- _Consigne_
Pour chacune des affirmations suivantes, indiquez s'il vous plaît par oui ou non si elle concorde avec l'extrait ci-dessous sur la guerre civile en Irak, en citant mot pour mot les termes décisifs de l'extrait. (a) Chaque milice était soutenue par des puissances étrangères. (b) La tactique étatsunienne a réussi à faire du pays une base stable pour attaquer l'Iran. (c) La classe ouvrière et la paysannerie servirent de chair à canon conformément à leurs intérêts profonds.

- _Extrait du texte_
Rapidement les milices
chiites – sunnites – kurdes – wahhabites
– djihadistes s’organisèrent,
chacune soutenue par différentes
puissances étrangères, et par diverses
factions et clans de la bourgeoisie
irakienne déchue. Le quotidien de ce
pays se transforma en une guerre civile
fratricide où la classe ouvrière et la
paysannerie servirent de chair à canon à
l’encontre de leurs intérêts profonds.
Tout cela ne visait pas à appliquer la
stratégie du complot et du chaos (sic).
Cette guérilla se développa à l’encontre
de la tactique étatsunienne qui n’est
jamais parvenue à faire de ce pays une
base stable pour attaquer la puissance
iranienne qui veillait au grain.

- _Données enregistrées_
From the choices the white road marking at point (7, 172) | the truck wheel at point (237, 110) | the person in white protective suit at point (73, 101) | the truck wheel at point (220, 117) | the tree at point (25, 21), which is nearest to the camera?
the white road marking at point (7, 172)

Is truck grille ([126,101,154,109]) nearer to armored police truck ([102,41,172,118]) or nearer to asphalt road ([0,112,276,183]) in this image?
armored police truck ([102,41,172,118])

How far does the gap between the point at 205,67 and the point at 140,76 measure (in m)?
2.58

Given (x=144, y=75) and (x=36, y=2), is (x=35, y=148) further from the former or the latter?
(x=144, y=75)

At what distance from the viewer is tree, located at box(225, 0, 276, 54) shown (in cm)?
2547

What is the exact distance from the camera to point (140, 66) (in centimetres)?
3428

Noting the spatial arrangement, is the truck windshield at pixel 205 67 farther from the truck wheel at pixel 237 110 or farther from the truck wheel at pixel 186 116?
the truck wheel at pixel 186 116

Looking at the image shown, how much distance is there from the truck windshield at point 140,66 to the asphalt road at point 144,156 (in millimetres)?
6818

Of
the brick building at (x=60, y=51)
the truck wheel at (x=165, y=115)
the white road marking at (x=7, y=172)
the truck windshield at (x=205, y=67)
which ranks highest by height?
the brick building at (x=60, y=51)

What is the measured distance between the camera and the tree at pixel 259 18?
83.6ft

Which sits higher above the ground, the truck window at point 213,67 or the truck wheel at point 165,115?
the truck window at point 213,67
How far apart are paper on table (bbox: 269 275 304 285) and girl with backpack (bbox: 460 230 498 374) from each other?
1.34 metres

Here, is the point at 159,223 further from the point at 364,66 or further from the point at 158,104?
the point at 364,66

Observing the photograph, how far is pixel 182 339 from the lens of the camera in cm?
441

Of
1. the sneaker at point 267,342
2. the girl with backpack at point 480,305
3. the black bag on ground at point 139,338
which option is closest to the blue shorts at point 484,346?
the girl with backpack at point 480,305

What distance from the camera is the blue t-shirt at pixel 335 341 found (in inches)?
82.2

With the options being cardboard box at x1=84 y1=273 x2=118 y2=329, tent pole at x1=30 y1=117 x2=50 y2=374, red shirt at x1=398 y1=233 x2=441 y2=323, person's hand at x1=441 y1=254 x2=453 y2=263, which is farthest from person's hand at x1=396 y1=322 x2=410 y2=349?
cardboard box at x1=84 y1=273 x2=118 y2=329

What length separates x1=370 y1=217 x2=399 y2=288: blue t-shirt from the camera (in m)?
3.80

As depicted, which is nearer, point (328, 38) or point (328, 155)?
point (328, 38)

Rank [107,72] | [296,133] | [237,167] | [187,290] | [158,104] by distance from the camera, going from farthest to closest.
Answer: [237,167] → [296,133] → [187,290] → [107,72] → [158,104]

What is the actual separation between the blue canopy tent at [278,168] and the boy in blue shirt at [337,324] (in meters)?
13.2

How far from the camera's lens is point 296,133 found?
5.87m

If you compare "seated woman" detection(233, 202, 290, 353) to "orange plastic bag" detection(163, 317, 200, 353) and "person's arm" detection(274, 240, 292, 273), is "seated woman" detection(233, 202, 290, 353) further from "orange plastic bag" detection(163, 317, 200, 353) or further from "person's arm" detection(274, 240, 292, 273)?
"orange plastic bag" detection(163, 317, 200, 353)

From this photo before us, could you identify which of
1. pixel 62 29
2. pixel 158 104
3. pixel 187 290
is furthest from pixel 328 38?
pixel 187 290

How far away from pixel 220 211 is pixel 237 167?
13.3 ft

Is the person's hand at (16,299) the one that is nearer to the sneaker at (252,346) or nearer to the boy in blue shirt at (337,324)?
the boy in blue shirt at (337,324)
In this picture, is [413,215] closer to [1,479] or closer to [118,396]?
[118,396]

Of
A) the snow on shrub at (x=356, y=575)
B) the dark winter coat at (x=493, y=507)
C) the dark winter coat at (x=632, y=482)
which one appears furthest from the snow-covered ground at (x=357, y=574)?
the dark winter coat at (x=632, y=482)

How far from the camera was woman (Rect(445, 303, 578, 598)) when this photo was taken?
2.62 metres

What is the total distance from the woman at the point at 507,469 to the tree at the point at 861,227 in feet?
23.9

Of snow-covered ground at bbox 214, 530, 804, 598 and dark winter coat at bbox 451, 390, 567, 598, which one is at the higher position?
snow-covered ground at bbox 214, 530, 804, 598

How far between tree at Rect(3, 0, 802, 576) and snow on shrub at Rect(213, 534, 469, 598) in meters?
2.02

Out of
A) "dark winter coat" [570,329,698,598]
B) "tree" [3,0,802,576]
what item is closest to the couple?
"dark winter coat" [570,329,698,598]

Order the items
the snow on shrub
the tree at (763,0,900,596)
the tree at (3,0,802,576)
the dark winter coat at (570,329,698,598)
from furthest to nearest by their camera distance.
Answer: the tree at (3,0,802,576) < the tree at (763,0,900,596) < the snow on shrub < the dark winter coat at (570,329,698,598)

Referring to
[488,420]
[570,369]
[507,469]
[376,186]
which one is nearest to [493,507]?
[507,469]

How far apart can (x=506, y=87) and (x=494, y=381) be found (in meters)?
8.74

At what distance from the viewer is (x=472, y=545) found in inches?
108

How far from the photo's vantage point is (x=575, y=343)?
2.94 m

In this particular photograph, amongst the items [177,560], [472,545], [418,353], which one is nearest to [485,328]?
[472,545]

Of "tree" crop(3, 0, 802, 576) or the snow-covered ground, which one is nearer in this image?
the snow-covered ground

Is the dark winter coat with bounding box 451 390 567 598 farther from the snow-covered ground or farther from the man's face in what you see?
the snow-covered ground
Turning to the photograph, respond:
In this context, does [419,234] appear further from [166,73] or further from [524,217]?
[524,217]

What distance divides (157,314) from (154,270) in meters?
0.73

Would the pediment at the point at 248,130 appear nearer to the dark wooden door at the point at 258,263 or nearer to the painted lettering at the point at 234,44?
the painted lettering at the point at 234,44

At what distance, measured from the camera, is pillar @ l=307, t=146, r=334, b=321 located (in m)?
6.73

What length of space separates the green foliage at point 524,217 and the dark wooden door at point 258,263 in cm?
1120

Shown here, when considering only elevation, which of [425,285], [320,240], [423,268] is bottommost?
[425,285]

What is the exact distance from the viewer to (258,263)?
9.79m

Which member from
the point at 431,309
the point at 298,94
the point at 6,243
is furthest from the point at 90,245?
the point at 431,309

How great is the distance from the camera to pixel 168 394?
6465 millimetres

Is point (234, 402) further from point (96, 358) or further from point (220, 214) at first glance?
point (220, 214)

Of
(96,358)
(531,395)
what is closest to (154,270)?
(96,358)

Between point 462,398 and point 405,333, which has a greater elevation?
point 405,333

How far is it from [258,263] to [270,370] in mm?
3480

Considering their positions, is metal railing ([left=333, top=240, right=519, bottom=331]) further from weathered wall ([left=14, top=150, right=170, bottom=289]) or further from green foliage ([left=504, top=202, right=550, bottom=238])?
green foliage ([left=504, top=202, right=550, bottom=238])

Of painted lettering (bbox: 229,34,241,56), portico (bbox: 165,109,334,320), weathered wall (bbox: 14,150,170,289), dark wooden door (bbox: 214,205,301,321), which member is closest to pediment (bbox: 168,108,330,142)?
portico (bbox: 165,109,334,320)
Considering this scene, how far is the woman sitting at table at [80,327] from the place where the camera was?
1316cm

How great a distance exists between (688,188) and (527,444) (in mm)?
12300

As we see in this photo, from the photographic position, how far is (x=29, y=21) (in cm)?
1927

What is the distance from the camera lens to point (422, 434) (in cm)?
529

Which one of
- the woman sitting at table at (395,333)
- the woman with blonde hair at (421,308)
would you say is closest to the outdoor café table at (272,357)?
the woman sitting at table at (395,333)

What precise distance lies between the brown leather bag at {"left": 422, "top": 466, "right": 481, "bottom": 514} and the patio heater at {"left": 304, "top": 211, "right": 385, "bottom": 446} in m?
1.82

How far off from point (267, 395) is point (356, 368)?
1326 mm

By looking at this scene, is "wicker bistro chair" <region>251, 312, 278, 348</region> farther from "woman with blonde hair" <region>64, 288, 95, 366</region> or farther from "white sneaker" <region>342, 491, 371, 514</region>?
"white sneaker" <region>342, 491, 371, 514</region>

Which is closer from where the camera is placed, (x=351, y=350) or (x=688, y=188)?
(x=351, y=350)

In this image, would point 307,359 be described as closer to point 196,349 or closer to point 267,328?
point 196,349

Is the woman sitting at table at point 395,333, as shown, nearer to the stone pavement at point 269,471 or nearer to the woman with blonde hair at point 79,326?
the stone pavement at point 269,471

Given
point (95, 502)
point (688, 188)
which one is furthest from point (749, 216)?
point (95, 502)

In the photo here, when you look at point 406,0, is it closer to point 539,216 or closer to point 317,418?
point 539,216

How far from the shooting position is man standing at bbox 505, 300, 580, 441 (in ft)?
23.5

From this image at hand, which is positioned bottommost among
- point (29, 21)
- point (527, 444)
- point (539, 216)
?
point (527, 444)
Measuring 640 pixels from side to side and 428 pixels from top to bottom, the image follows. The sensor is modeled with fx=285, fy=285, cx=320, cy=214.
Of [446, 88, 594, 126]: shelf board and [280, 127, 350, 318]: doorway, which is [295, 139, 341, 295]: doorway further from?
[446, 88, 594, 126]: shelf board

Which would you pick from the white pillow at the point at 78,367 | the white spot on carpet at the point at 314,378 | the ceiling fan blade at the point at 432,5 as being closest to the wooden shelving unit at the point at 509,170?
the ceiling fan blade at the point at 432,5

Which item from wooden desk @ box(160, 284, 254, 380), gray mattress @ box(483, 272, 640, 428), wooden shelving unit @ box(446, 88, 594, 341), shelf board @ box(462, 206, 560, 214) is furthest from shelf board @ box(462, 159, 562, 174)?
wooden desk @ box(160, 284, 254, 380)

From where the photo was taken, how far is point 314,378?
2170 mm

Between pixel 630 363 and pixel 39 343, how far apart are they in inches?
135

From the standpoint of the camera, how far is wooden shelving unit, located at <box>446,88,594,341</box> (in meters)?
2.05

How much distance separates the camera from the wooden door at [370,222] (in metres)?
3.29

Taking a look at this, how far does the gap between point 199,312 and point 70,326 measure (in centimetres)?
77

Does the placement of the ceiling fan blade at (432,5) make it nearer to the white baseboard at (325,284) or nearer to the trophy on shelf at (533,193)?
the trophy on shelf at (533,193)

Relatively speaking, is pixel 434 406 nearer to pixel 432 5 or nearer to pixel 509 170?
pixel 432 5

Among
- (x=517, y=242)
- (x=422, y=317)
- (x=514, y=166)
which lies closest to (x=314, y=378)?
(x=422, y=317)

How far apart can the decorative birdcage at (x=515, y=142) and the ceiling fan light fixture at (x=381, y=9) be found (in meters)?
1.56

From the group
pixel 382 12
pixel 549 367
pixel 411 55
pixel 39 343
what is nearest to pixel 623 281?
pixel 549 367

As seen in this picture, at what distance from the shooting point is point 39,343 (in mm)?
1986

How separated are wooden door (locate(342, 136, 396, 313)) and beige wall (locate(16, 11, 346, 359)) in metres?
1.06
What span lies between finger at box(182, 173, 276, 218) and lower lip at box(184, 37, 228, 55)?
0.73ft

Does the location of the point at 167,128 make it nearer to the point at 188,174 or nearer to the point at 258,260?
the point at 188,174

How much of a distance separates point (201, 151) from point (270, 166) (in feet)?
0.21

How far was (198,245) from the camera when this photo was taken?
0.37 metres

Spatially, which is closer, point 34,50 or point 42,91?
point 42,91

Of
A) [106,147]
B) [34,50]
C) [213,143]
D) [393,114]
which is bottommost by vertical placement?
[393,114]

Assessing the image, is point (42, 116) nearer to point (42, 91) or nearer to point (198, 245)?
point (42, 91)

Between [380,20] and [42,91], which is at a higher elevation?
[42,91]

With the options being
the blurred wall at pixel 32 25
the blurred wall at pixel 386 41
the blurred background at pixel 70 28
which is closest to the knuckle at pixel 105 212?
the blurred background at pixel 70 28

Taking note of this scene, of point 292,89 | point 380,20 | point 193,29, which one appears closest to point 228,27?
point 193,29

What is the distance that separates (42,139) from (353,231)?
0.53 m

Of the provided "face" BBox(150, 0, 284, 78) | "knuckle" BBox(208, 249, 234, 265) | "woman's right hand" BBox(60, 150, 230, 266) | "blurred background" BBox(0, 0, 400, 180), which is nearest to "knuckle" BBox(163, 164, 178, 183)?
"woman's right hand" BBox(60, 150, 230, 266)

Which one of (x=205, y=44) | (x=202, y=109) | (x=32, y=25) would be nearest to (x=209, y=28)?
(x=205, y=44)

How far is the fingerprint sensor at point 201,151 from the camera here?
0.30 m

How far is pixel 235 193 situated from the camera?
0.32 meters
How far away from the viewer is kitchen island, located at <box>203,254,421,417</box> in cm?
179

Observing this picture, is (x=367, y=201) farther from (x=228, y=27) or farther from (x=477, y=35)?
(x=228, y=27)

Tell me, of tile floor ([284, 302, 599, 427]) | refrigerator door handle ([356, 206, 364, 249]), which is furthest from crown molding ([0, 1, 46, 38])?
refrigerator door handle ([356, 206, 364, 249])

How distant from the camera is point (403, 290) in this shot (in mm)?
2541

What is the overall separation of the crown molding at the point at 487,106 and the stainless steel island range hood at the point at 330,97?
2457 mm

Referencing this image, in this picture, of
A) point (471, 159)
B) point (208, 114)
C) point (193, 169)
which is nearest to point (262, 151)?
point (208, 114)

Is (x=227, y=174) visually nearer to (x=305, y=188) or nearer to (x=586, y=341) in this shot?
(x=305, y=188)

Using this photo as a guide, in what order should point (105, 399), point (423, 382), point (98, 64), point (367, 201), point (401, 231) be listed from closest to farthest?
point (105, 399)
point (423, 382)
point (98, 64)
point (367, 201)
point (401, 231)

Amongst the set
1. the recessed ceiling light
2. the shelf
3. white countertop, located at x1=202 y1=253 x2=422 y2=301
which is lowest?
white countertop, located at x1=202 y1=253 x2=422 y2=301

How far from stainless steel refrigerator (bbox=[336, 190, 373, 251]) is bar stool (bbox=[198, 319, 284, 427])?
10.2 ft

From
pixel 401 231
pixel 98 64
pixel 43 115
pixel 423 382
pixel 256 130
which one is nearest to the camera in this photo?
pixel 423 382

- _Réponse_
(a) Oui : « chacune soutenue par différentes puissances étrangères ».
(b) Non : « qui n’est jamais parvenue à faire de ce pays une base stable ».
(c) Non : « servirent de chair à canon à l’encontre de leurs intérêts profonds ».